Exercise goal: Leave out the pictures and repeat exactly the lines from the one containing "Super pantofi pentru doamne" through the end of the records.

Supplied data:
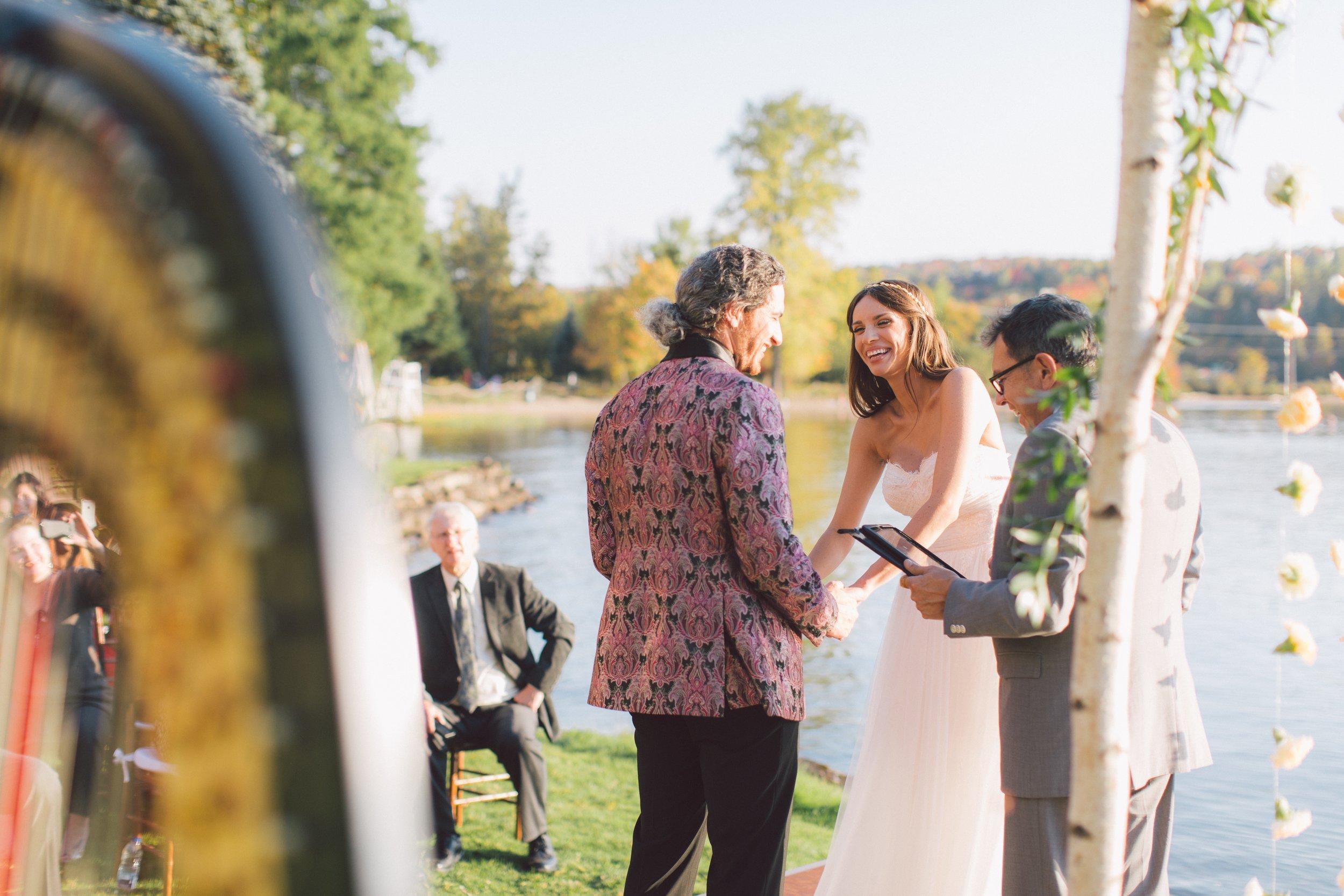 Montreal Wedding Officiant Michel Boulanger 4.jpg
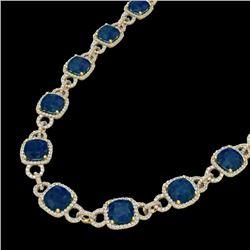 56 CTW Sapphire & Micro VS/SI Diamond Eternity Necklace 14K Yellow Gold - REF-960A2X - 23051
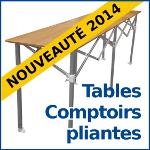 Découvrez nos tables comptoirs pliantes réglables sur 3 niveaux, faciles et rapides à monter !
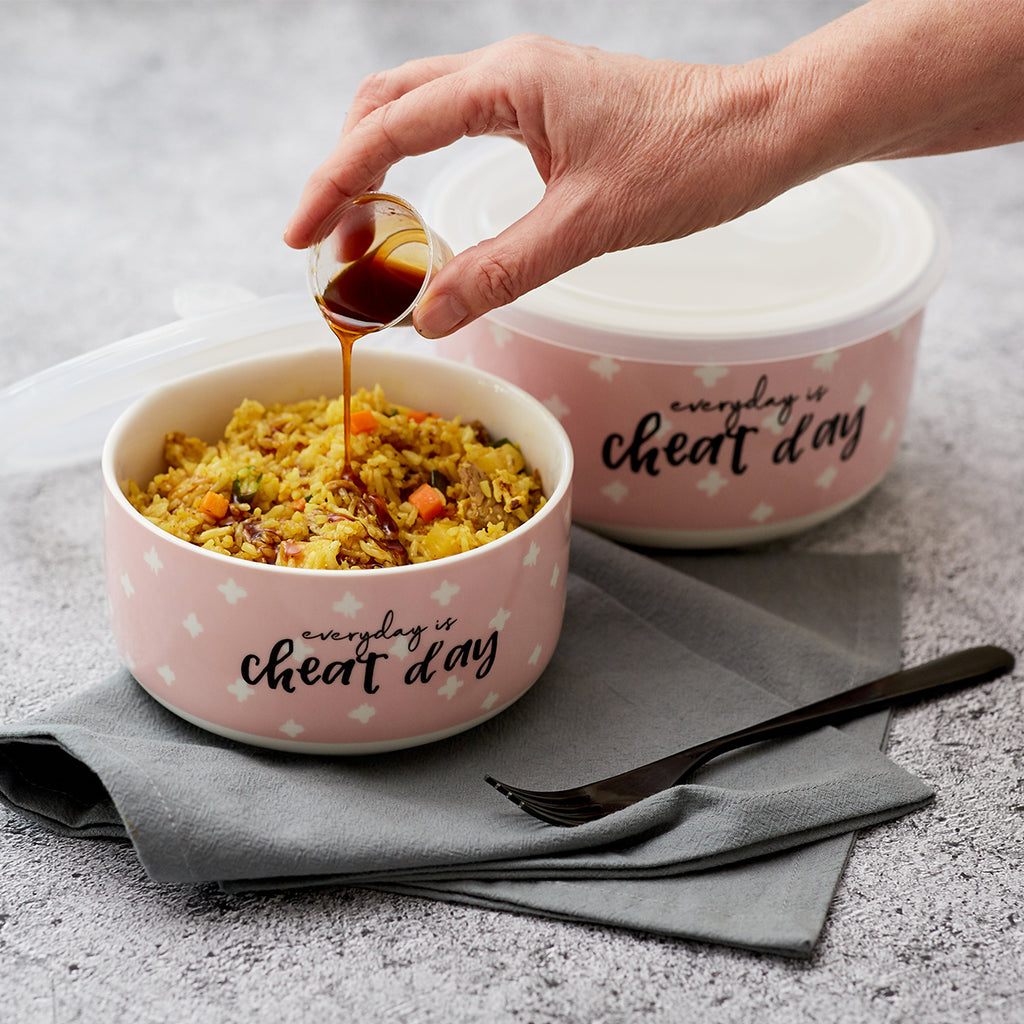 Microwave Me Bowls Set of 2 - Everyday Is Cheat Day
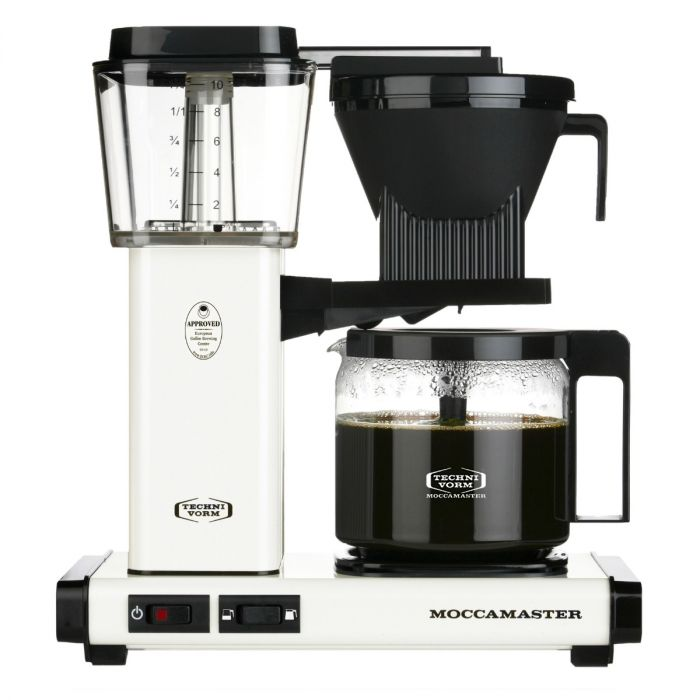 Carolina Coffee Technivorm Moccamaster KBGV Select Automatic Drip Stop Coffee Maker with Glass Carafe - Off-White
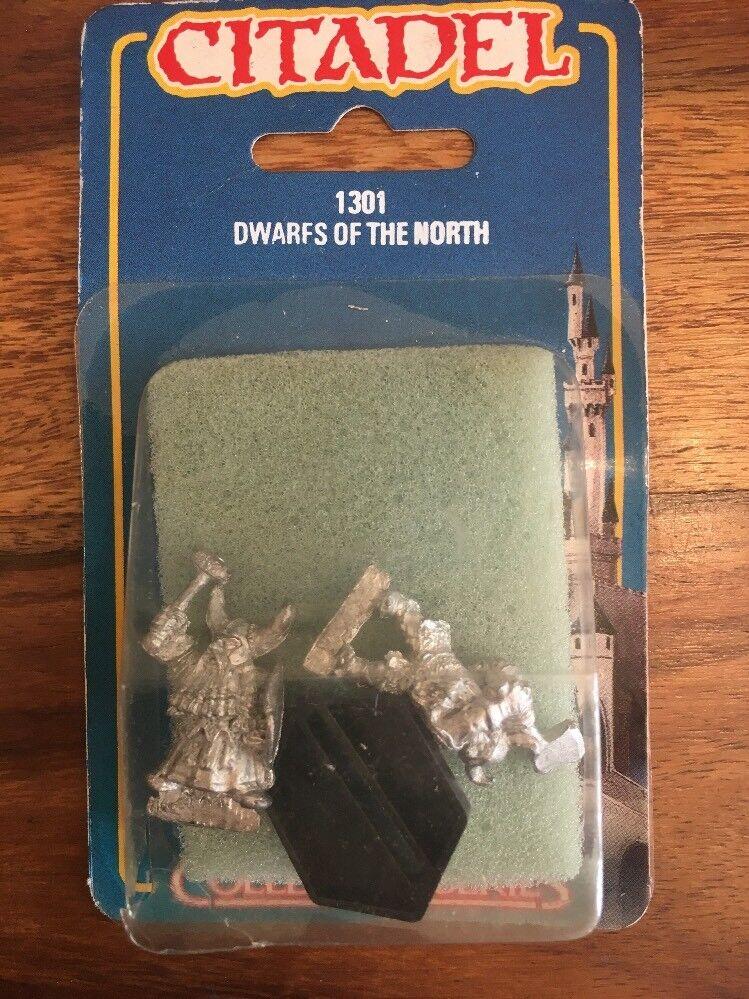 NANI DEL NORD 1301 RARO NUOVO SIGILLATO Norreno Games Workshop NANI fuori catalogo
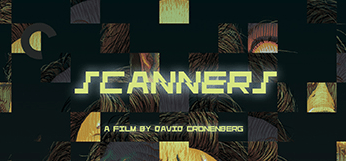 Criterion Discovery: Scanners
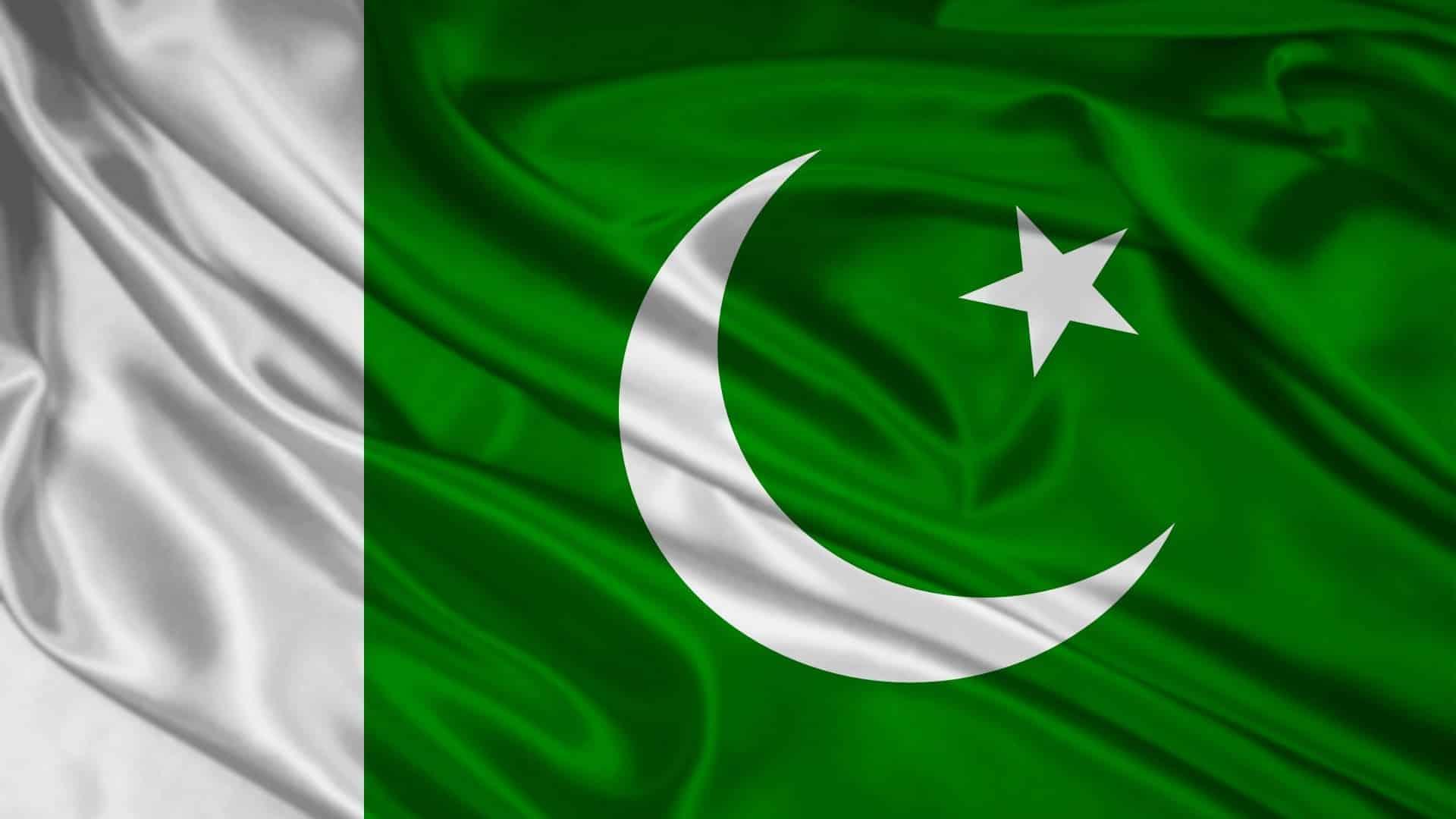 Đồng rupee của Pakistan đạt mức thấp khác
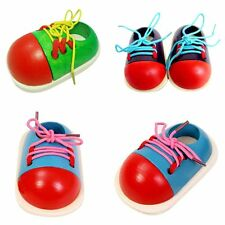 1pcs Wooden Lacing Shoe Toy Toddler Kids Baby Early Montessori Educational Toy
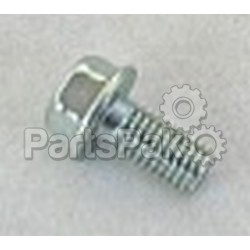 Honda 95700-08016-00 Bolt, Flange (8X16); New # 95701-08016-00; HON-95700-08016-00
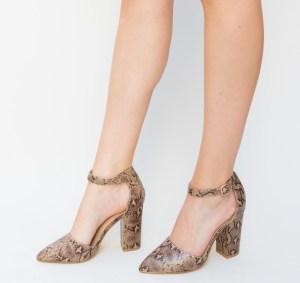 Super pantofi pentru doamne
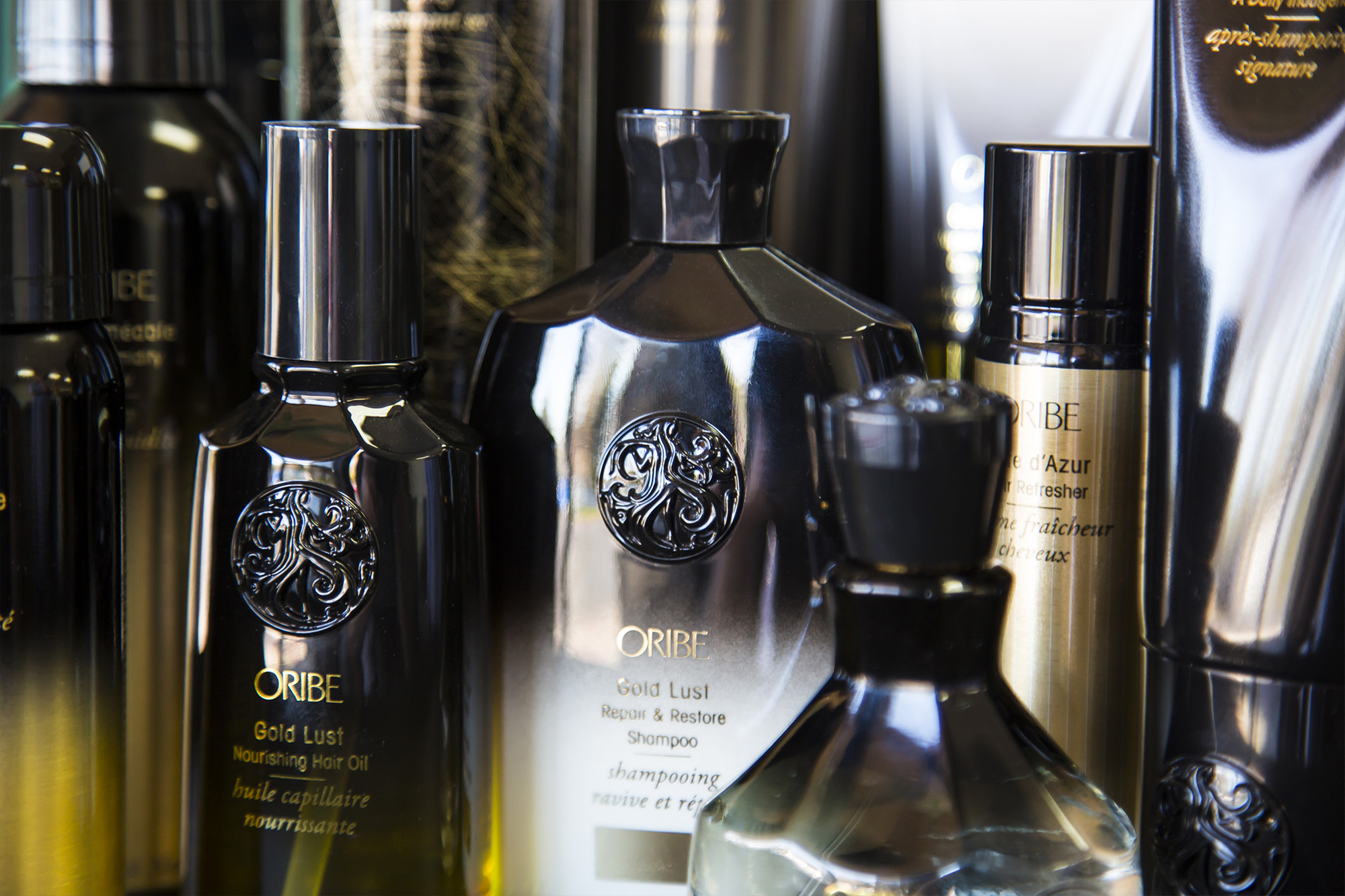 oribe_dark_close-2-cropped.jpg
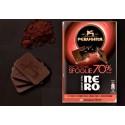 Perugina Tavoletta Nero 70% con Semi di cacao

Solution for this problem:
 Super pantofi pentru doamne
 oribe_dark_close-2-cropped.jpg
 Perugina Tavoletta Nero 70% con Semi di cacao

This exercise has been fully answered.